▸ **Reading passage**
• • • • •
# Another batch-o-bacon.  Thanks SMF & Bear



## Watson (Feb 13, 2022)

Just did another batch of cold smoked bacon.

I have used 

 Bearcarver
 recipes a lot and tweaked this a bit to meet my wants. Bear's efforts are much appreciated.  

My set-up is a little odd.....MES heavily modified
I have an off heat smoker box (a kind of mailbox mod, but with a small grill)
Amazn tray
Auber PID controller
Auber cabinet fan

10 day dry cure using TQ and some brown sugar.
7 days in the fridge drying out
14 hours at 60 degrees  - apple smoke
15 days resting in the fridge to mellow.

Today was slicing day......it turned out pretty well.


----------



## TNJAKE (Feb 13, 2022)

Excellent looking bacon


----------



## DRKsmoking (Feb 13, 2022)

Nothing wrong with a big batch of bacon. Looks great

David

PS: any pictures of the setup you mentioned
Thanks


----------



## DougE (Feb 13, 2022)

That's some pretty looking bacon


----------



## ramatack (Feb 13, 2022)

Watson said:


> Just did another batch of cold smoked bacon.
> 
> I have used
> 
> ...


When you put in the fridge to mellow, do you put in a bag or leave open to dry


----------



## SecondHandSmoker (Feb 13, 2022)

Excellent!


----------



## Watson (Feb 13, 2022)

DRKsmoking said:


> Nothing wrong with a big batch of bacon. Looks great
> 
> David
> 
> ...


Kinda of embarrassed.....that's a web camera so I can check on the smoke.....but here's the rig:


----------



## Watson (Feb 13, 2022)

ramatack said:


> When you put in the fridge to mellow, do you put in a bag or leave open to dry


I just wrap in plastic wrap and tuck in an old dorm fridge I use for smoked stuff. 

I leave the slabs unwrapped for a week after curing to let them dry out.


----------



## DRKsmoking (Feb 14, 2022)

Watson said:


> Kinda of embarrassed.....that's a web camera so I can check on the smoke.....but here's the rig:
> View attachment 525725


 Very nice , Nothing to be Embarrassed about at all . Good looking setup
And very smart with the camera. I have to pick up 2 more cameras so I can watch the Smokers Shed and One of my gardens in the summer . As something is eating my flowers and fruit trees, I think it's a Deer , hopefully not a neighbor, lol   

David


----------



## DRKsmoking (Feb 14, 2022)
• • • • •
▸ **Records supplied**
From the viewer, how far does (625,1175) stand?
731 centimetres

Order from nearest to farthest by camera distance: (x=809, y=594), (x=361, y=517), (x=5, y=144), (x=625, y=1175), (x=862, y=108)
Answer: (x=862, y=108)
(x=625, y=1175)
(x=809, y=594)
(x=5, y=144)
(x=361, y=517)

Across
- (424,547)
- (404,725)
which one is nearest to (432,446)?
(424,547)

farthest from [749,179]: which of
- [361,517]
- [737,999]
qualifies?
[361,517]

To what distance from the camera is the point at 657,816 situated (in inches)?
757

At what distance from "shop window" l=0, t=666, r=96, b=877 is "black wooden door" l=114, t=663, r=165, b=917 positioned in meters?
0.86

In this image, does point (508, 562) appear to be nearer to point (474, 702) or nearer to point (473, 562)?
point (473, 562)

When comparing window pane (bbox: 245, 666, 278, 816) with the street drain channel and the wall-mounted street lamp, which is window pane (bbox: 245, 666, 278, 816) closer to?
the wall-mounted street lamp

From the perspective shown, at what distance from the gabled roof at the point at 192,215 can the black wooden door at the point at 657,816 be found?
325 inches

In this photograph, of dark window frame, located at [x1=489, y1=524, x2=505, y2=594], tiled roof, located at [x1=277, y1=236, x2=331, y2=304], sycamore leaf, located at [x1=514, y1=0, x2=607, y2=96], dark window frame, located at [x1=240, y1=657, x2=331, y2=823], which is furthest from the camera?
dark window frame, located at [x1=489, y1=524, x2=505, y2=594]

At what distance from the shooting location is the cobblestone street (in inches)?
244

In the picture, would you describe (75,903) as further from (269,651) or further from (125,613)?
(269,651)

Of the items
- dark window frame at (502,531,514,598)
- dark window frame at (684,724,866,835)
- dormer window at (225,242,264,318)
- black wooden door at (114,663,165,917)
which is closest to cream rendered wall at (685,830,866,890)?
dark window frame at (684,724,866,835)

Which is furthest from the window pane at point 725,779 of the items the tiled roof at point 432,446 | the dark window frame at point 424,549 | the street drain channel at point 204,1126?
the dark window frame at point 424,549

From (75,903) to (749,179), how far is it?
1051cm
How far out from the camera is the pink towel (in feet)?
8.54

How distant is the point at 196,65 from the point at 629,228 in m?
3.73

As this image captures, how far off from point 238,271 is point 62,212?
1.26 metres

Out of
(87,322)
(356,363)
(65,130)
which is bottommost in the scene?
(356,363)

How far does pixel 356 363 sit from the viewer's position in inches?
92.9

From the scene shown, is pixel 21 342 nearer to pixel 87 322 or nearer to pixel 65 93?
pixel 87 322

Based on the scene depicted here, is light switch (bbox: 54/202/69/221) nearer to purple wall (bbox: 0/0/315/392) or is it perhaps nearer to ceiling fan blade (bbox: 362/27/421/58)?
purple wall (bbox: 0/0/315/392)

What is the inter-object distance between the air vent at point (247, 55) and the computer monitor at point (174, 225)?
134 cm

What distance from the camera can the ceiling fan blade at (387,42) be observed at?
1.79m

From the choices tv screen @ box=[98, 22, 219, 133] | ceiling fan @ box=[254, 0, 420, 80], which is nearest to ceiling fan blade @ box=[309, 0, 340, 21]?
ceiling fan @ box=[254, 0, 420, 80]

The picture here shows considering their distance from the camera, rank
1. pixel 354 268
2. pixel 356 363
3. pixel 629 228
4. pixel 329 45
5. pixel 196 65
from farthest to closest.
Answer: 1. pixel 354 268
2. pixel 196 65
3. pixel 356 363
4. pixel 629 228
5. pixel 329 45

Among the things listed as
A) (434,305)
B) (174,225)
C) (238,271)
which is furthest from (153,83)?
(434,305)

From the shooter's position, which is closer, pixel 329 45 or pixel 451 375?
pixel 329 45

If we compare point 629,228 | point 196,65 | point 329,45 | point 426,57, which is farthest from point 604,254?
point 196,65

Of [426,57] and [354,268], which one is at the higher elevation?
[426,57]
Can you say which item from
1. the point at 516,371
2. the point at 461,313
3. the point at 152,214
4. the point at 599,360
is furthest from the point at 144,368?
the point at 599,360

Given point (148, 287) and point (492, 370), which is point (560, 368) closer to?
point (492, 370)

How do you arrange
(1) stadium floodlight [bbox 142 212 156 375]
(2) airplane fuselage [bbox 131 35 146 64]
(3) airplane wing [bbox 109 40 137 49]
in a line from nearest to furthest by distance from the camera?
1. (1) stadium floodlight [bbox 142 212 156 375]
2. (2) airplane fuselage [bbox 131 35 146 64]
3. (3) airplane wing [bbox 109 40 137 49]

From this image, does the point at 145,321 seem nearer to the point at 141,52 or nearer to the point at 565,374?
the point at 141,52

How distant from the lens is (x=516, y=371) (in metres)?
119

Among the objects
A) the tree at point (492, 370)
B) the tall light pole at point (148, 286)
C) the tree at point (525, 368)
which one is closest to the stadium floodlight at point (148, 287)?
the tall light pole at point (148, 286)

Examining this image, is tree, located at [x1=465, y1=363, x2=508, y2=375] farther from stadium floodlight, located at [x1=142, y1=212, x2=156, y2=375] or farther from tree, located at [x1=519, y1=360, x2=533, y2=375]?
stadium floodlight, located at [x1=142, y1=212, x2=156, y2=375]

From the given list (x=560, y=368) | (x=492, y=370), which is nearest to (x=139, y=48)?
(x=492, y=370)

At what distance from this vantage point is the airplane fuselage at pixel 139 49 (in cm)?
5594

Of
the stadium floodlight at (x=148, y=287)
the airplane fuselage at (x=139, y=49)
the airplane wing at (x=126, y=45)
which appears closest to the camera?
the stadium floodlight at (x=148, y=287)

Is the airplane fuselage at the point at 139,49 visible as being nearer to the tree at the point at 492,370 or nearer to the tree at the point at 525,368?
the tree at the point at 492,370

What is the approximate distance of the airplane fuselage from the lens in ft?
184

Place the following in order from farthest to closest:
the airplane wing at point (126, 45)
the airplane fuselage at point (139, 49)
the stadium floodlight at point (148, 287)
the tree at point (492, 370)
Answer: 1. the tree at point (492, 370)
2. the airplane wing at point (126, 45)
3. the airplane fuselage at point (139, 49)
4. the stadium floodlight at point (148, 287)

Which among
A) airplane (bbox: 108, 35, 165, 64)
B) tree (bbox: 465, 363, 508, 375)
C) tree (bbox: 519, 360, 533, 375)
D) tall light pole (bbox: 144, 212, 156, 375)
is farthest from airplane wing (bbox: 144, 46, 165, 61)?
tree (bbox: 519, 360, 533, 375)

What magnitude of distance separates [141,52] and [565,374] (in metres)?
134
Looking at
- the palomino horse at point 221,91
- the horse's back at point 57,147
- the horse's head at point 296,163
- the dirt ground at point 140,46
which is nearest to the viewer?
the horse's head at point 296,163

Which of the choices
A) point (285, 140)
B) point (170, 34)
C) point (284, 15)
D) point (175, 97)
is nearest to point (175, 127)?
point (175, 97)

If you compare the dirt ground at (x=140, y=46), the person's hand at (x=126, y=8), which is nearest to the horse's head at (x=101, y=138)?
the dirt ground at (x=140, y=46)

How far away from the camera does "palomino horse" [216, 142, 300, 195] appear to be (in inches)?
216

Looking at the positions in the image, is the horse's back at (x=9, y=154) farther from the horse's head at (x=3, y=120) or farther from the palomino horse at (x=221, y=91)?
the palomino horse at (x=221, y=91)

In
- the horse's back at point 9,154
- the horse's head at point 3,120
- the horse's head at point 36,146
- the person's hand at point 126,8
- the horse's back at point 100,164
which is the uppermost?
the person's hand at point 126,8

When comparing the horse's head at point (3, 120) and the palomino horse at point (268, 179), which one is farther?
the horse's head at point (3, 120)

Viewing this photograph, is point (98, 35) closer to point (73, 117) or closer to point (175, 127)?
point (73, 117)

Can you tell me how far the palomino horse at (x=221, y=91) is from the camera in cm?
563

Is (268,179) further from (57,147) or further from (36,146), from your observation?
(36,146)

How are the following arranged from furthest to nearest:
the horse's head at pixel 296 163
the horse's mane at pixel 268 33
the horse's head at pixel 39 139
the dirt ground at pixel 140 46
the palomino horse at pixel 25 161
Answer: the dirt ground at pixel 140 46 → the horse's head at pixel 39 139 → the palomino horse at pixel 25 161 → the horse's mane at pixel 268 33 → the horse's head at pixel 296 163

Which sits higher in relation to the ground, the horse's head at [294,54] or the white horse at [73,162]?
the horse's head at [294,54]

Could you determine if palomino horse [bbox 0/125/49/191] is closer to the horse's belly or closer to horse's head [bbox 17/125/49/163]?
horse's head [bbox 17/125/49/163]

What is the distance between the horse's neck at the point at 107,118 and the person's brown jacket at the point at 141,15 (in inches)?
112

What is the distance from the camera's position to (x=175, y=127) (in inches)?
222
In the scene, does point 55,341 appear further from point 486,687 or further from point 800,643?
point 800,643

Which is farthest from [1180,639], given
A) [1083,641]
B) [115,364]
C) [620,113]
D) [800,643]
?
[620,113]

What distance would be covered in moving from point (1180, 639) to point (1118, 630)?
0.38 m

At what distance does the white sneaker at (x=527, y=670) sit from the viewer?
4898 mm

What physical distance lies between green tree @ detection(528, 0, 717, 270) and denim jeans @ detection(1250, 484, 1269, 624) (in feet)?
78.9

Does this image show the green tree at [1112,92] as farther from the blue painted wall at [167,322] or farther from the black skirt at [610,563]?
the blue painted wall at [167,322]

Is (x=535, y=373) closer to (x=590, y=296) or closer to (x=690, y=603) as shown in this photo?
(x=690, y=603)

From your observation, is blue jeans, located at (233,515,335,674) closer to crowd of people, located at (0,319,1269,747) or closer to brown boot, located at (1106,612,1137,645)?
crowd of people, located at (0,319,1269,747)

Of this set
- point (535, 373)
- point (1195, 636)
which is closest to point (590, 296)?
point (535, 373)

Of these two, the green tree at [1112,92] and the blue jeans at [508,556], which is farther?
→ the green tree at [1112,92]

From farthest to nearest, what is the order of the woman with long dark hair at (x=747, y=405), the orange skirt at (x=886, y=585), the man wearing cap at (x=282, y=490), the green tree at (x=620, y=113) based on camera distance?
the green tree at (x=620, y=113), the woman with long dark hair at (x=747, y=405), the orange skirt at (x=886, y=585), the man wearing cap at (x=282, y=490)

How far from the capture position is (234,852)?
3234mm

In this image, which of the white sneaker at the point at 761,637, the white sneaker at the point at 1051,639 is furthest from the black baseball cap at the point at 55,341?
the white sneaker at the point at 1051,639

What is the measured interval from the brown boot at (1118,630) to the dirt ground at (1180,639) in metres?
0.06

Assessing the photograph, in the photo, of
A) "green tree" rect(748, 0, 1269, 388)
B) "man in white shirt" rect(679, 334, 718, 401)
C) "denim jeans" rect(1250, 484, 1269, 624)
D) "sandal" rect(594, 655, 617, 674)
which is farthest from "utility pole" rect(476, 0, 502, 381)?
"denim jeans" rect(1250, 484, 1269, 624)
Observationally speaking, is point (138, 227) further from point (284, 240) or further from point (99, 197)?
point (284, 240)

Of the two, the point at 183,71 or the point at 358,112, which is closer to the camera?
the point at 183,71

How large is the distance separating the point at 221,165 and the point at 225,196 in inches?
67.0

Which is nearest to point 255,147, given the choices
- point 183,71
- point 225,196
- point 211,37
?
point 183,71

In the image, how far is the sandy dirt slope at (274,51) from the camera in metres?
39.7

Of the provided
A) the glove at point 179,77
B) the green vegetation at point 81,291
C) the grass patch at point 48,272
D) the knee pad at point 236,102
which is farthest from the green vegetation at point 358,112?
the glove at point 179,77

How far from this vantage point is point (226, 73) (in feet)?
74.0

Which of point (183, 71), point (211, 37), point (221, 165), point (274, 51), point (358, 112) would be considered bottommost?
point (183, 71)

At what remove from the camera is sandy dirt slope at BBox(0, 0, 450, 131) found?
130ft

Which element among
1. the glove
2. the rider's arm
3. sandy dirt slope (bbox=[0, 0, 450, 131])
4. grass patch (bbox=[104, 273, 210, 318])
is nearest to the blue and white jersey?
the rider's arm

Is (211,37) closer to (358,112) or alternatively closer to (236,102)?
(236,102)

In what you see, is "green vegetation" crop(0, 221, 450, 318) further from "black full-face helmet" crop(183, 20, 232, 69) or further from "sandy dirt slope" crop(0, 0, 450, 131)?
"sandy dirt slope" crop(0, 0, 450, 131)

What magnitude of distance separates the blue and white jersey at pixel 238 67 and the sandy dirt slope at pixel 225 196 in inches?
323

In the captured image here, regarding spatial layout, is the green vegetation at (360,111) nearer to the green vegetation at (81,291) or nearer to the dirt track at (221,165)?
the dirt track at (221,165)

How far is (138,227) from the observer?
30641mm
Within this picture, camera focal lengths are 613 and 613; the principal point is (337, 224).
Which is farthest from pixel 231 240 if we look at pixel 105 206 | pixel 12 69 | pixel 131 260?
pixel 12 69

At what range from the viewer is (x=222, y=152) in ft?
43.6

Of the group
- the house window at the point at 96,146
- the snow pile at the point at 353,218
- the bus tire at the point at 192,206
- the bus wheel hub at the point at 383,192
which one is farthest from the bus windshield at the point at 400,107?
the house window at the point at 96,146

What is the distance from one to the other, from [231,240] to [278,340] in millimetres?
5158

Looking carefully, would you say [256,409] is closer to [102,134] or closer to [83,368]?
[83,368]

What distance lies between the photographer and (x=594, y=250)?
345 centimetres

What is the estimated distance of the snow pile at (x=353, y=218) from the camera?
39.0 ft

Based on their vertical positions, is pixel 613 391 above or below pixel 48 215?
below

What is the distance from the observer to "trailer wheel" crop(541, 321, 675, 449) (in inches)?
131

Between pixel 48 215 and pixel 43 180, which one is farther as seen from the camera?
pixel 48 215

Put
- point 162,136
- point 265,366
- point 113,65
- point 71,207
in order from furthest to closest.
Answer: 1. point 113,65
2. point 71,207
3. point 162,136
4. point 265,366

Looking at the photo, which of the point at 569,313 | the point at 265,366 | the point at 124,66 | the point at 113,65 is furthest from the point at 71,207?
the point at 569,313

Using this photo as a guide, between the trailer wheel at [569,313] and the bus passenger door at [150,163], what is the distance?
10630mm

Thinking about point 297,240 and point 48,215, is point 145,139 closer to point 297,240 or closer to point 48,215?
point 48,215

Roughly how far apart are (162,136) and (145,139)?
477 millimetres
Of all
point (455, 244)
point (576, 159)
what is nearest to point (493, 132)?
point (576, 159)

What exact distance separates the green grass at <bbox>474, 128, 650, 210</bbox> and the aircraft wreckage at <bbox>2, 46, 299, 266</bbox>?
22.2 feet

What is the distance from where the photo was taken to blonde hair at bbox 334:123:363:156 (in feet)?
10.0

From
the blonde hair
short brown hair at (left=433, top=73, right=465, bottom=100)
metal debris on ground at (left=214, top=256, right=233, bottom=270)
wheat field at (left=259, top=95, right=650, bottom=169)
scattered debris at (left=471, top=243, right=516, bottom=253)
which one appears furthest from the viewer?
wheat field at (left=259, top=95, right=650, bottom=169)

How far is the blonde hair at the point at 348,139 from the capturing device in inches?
• • • • •
▸ **Written tasks**
**1.** Summarize the bacon thread in two sentences.
**2.** Carry the bacon thread forward from its last line.
The items can be set aside; nothing here relies on them.

▸ **Answer set**
**1.** Watson describes a batch of cold-smoked bacon made with a heavily modified MES: a 10-day dry cure with TQ and brown sugar, 7 days drying in the fridge, 14 hours of apple smoke at 60 degrees, and 15 days resting in the fridge before slicing. Other members praise the bacon, and Watson replies that the slabs rest wrapped in plastic wrap in an old dorm fridge and shares the rig, which David calls a good-looking setup.

**2.**
Watson said:


> Kinda of embarrassed.



Like I said , good set up . If you can cook and smoke good safe food . That is all that matters. And I think it is great

David


----------



## JLeonard (Feb 14, 2022)

Nothing wrong with the setup. As long as you continue to pump out great looking stuff like that bacon keep on with what works for you! 
Jim


----------



## Bearcarver (Feb 14, 2022)

Great Looking Bacon, Watson!!
Nice Job!!
Like.

Bear


----------



## Bearcarver (Feb 14, 2022)

DRKsmoking said:


> Very nice , Nothing to be Embarrassed about at all . Good looking setup
> And very smart with the camera. I have to pick up 2 more cameras so I can watch the Smokers Shed and One of my gardens in the summer .* As something is eating my flowers and fruit trees, I think it's a Deer , hopefully not a neighbor, lol *
> 
> David



Mrs Bear said, "It's the Deer!"
They eat her Hostas & her Hydrangeas all the time.
Even while she's yelling at them!!

Bear


----------



## bauchjw (Feb 14, 2022)

Beautiful Bacon! Great work! I also really dig the setup!


----------



## DRKsmoking (Feb 14, 2022)

Bearcarver said:


> Mrs Bear said, "It's the Deer!"
> They eat her Hostas & her Hydrangeas all the time.
> Even while she's yelling at them!!
> 
> Bear



I have seen the pictures of the Deer in your yard. 
Mrs. Bear has to stop making her garden so so appealing.  

I have caught Mona putting out apples by my flower gardens. She said it was so they would leave the flowers alone

Hard to argue with that reasoning....not

David


----------



## conradjw (Feb 14, 2022)

Nice looking bacon and smoking setup!!
Ya most likely deer its surprising the type of plants they will eat.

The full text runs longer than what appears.